By Chris Isidore | CNN
Nearly 900,000 Americans sitting down to Thanksgiving dinner this week will have unions – and the double-digit pay increases they won – to thank.
That’s how many unionized workers have won immediate pay hikes of 10% or more in just the last year, according to an analysis by CNN.
And the pace of increases of that size have been picking up. More than 700,000 of those workers won pay hikes over the course of the last six months, and of that group, nearly 300,000 saw deals reached in just the last six weeks.
“I would say this is the best run of wage increases won by labor since the period right after the end of World War II,” said Art Wheaton, director of labor studies at Cornell University’s School of Industrial and Labor Relations in Buffalo.
Some of the deals arrived at the end of high-profile strikes, such as the United Auto Workers union strike against General Motors, Ford and Stellantis, which lasted more than six weeks, or one by 75,000 health care workers at Kaiser Permanente, who waged the largest US health care strike ever over just three days in October.
Strikes this summer by the 11,000 members of the Writers Guild and SAG-AFTRA, which represents 160,000 actors, shut down most film and television production by the major studios and streaming services.
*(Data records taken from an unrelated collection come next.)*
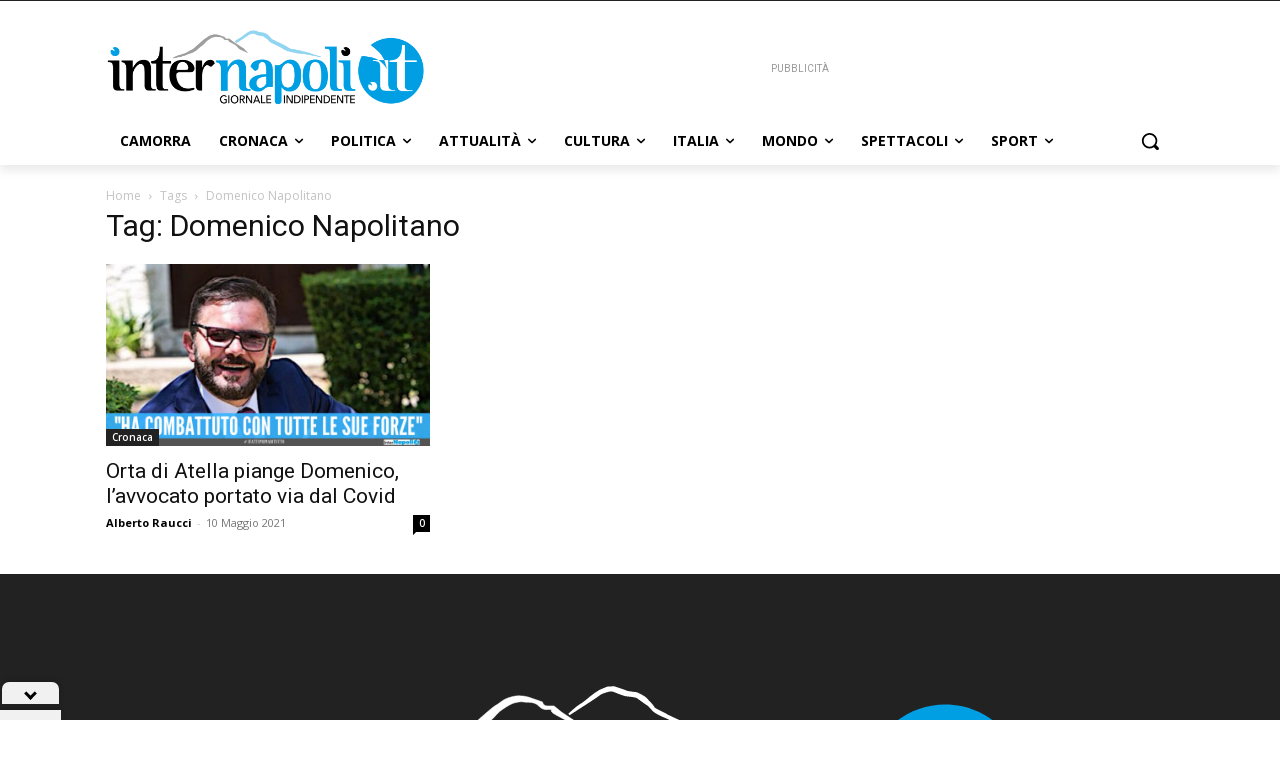

--- FILE ---
content_type: application/javascript; charset=utf-8
request_url: https://fundingchoicesmessages.google.com/f/AGSKWxX_d7rK5qjhb_OqpfnaDnKXrc1gyvQa1ve1zprbVwcW_hFesxhnbaaZegHqiub-IWHy16qLC38UswSWdGsULwYZYLnO2RDp3htizmfGs1isrEuOcAUM-M0K7ShOxR-2lXc8KyeQ-w==?fccs=W251bGwsbnVsbCxudWxsLG51bGwsbnVsbCxudWxsLFsxNzY4OTE2MDg4LDU5NTAwMDAwMF0sbnVsbCxudWxsLG51bGwsW251bGwsWzcsNl0sbnVsbCxudWxsLG51bGwsbnVsbCxudWxsLG51bGwsbnVsbCxudWxsLG51bGwsMV0sImh0dHBzOi8vaW50ZXJuYXBvbGkuaXQvdGFnL2RvbWVuaWNvLW5hcG9saXRhbm8vIixudWxsLFtbOCwiTTlsa3pVYVpEc2ciXSxbOSwiZW4tVVMiXSxbMTYsIlsxLDEsMV0iXSxbMjYsIjgiXSxbMTksIjIiXSxbMTcsIlswXSJdLFsyNCwiIl0sWzI1LCJbWzMxMDgyMjU0XV0iXSxbMjksImZhbHNlIl1dXQ
body_size: 122
content:
if (typeof __googlefc.fcKernelManager.run === 'function') {"use strict";this.default_ContributorServingResponseClientJs=this.default_ContributorServingResponseClientJs||{};(function(_){var window=this;
try{
var np=function(a){this.A=_.t(a)};_.u(np,_.J);var op=function(a){this.A=_.t(a)};_.u(op,_.J);op.prototype.getWhitelistStatus=function(){return _.F(this,2)};var pp=function(a){this.A=_.t(a)};_.u(pp,_.J);var qp=_.Zc(pp),rp=function(a,b,c){this.B=a;this.j=_.A(b,np,1);this.l=_.A(b,_.Nk,3);this.F=_.A(b,op,4);a=this.B.location.hostname;this.D=_.Dg(this.j,2)&&_.O(this.j,2)!==""?_.O(this.j,2):a;a=new _.Og(_.Ok(this.l));this.C=new _.bh(_.q.document,this.D,a);this.console=null;this.o=new _.jp(this.B,c,a)};
rp.prototype.run=function(){if(_.O(this.j,3)){var a=this.C,b=_.O(this.j,3),c=_.dh(a),d=new _.Ug;b=_.fg(d,1,b);c=_.C(c,1,b);_.hh(a,c)}else _.eh(this.C,"FCNEC");_.lp(this.o,_.A(this.l,_.Ae,1),this.l.getDefaultConsentRevocationText(),this.l.getDefaultConsentRevocationCloseText(),this.l.getDefaultConsentRevocationAttestationText(),this.D);_.mp(this.o,_.F(this.F,1),this.F.getWhitelistStatus());var e;a=(e=this.B.googlefc)==null?void 0:e.__executeManualDeployment;a!==void 0&&typeof a==="function"&&_.Qo(this.o.G,
"manualDeploymentApi")};var sp=function(){};sp.prototype.run=function(a,b,c){var d;return _.v(function(e){d=qp(b);(new rp(a,d,c)).run();return e.return({})})};_.Rk(7,new sp);
}catch(e){_._DumpException(e)}
}).call(this,this.default_ContributorServingResponseClientJs);
// Google Inc.

//# sourceURL=/_/mss/boq-content-ads-contributor/_/js/k=boq-content-ads-contributor.ContributorServingResponseClientJs.en_US.M9lkzUaZDsg.es5.O/d=1/exm=ad_blocking_detection_executable,kernel_loader,loader_js_executable/ed=1/rs=AJlcJMzanTQvnnVdXXtZinnKRQ21NfsPog/m=cookie_refresh_executable
__googlefc.fcKernelManager.run('\x5b\x5b\x5b7,\x22\x5b\x5bnull,\\\x22internapoli.it\\\x22,\\\x22AKsRol8LIbwC2yoLmB3rrOli16Rp2EemUpKXkuYZTVCdB-JHevLd5O8NFMY0-D5W33YPmZ4lUekNCRfm8rBEXG86HCDbrn42MVj6bmQWOQZMr5PVs8fXIMhX7XaAQpiPi3DBTASaNzbVHqpaB1ByXBh4t2RbBYFBcw\\\\u003d\\\\u003d\\\x22\x5d,null,\x5b\x5bnull,null,null,\\\x22https:\/\/fundingchoicesmessages.google.com\/f\/AGSKWxXzVbApvP7wyOKhWyJbjorCqc096W7RkO18mYBbjlIz3BhbSdQBkknzakriOJrkIYCNU_8wLXDCvmctBagm6a8SAbO1MAhAzq57t80uyt_UEfOjBa6Jd5K_Mb6inYCH5VzRK7PNxw\\\\u003d\\\\u003d\\\x22\x5d,null,null,\x5bnull,null,null,\\\x22https:\/\/fundingchoicesmessages.google.com\/el\/AGSKWxVZOOegsvPhLIMoBOFAG0iIsjaP8fwQxJWrd4GHKujVpp6J16dgOkIDKkhDKTm_F1RShmefZaquuMS6dW39z95E_kE-XLKZNfO1PhZLyZU0VNKDZ5tERYznjG5c2cMhPDmVlhTgxw\\\\u003d\\\\u003d\\\x22\x5d,null,\x5bnull,\x5b7,6\x5d,null,null,null,null,null,null,null,null,null,1\x5d\x5d,\x5b3,1\x5d\x5d\x22\x5d\x5d,\x5bnull,null,null,\x22https:\/\/fundingchoicesmessages.google.com\/f\/AGSKWxWx5JL-Lr2TwWtKo6KtqIQ0hEM2QURc4qK8Xzav29sGI5D0aK9km3R5QOEuVZhiHKbS6L1i-t057AS3wGqbYc-9D3YmrLbBqSuNToiEmPMJQr7Hjvc98G7dz0XHEsYfsEfYs_u7Rw\\u003d\\u003d\x22\x5d\x5d');}

--- FILE ---
content_type: application/javascript; charset=utf-8
request_url: https://fundingchoicesmessages.google.com/f/AGSKWxUBtg8u4JvRQ_LYwcSKasdRV7Qdd1u6xndzJyu5_TaOg4UoOPxgzzO1kXUhjWTFmUkkqGX5-srP_-XNc0WZhxoN3DVWAzSwbJ-T7WHAITv2c-W9-A3L4Fzq9Nd42nApu1QW3LPtoFulbsfp1aBnb_S6MtCiceQwLgcAUMI25rks1k64tLPgQlT9Tocv/_/home_adv./adv/script2./adzbotm./css/ads-/ad728x.
body_size: -1290
content:
window['ba3efcc0-8aa8-46a9-b26c-0c054e8e4204'] = true;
The unions won significant pay increases and job protections they were seeking. But because they didn’t have across-the-board increases in pay of more than 10%, those union’s 171,000 members are not included in those count of workers receiving double-digit pay raises.
Some deals won without a strike
Other deals happened because of the threat of a strike without the workers having to hit the picket lines. They include a deal covering 340,000 members of the Teamsters union at UPS or a series of deals reached by the Culinary union that prevented strikes at 18 different casinos along the Las Vegas Strip.